## Begin EXCERPT PROVIDED

Spain's Alhambra Decree Concerning Jews of 1492

Rafael Nadal Parera, famous tennis player from Majorca, a large  island owned by Spain.  Jacobovici, historian on Israel and the Jews, thought Parera might have Jewish roots, but Rafael has done extensive searches and can not find any.  What he doesn't realize is that "Jews had been living in Majorca since Bible since Roman times.  In the 14th century, Majorca was the center of a school of Jewish map-makers headed by the Cresques family.  The Jews suffered during the massacres of 1391.  A ritual murder accusation was made in 1435 and the Jews were again attacked.  The surviving members were forced into accepting Christianity.  The Spanish Inquisition persecuted their descendants who were known in Majorca as Chuetas.  They again suffered terribly in 1678 and 1691.  In Palma,  the Chuetas are still recognizable.  Majorca had about 300 Jews living there by the 1970s.  Rafael Nadal Perera has a surname that was commonly used by the conversos.  
"Spanish Jews once constituted one of the largest and most prosperous Jewish communities in the world."
In biblical days, the land of Tarshish was in the Iberian Peninsula, later to be called Spain.  It was well known to the Jews.  
Nadene Goldfoot
Unmerciful riots and even pogroms started in 1391 in Spain against Jews, causing half of the Jewish population to be forcibly converted. More than 200,00 Jews went through a conversion process.  40,000 to 100,000 had already been expelled.   This was an outgrowth of Christianity's growth and definition, who must have felt they were in political competition with Judaism, and decided to put an end to their Jewish population.

On March 31, 1492, the Spanish monarchs announced their Alhambra Decree which said that Jews would be expulsed from Castile and Aragon.  They had to be out of Spain by July 31, 1492.  Some moved to Portugal, where they would be able to live for a little while until that monarch decided to join Spain and expelled Jews there as well.  This brought about the division of Jews into Ashkenazi and Sephari lines.

## End EXCERPT PROVIDED
## Begin LISTED ENTRIES

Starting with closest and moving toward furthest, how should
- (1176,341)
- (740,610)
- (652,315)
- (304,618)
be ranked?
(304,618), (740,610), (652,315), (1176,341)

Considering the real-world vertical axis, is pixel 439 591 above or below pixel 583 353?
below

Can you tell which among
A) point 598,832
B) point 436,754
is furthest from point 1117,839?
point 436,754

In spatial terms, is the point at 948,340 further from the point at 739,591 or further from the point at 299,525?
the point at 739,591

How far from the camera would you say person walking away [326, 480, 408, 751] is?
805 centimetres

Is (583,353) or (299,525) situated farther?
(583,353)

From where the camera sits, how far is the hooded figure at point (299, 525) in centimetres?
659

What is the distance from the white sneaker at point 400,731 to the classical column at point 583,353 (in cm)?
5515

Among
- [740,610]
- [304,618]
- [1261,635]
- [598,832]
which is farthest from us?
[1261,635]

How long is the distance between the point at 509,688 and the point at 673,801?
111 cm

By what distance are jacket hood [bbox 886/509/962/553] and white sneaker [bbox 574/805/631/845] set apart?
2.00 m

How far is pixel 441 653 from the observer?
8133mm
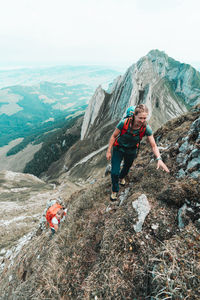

## End LISTED ENTRIES

◆ DESCRIPTION OF THE TASK: From the excerpt on the Alhambra Decree above, copy the passage from "Nadene Goldfoot" up to and including "and Sephari lines.".

◆ OUTPUT BELOW:
Nadene Goldfoot
Unmerciful riots and even pogroms started in 1391 in Spain against Jews, causing half of the Jewish population to be forcibly converted. More than 200,00 Jews went through a conversion process.  40,000 to 100,000 had already been expelled.   This was an outgrowth of Christianity's growth and definition, who must have felt they were in political competition with Judaism, and decided to put an end to their Jewish population.

On March 31, 1492, the Spanish monarchs announced their Alhambra Decree which said that Jews would be expulsed from Castile and Aragon.  They had to be out of Spain by July 31, 1492.  Some moved to Portugal, where they would be able to live for a little while until that monarch decided to join Spain and expelled Jews there as well.  This brought about the division of Jews into Ashkenazi and Sephari lines.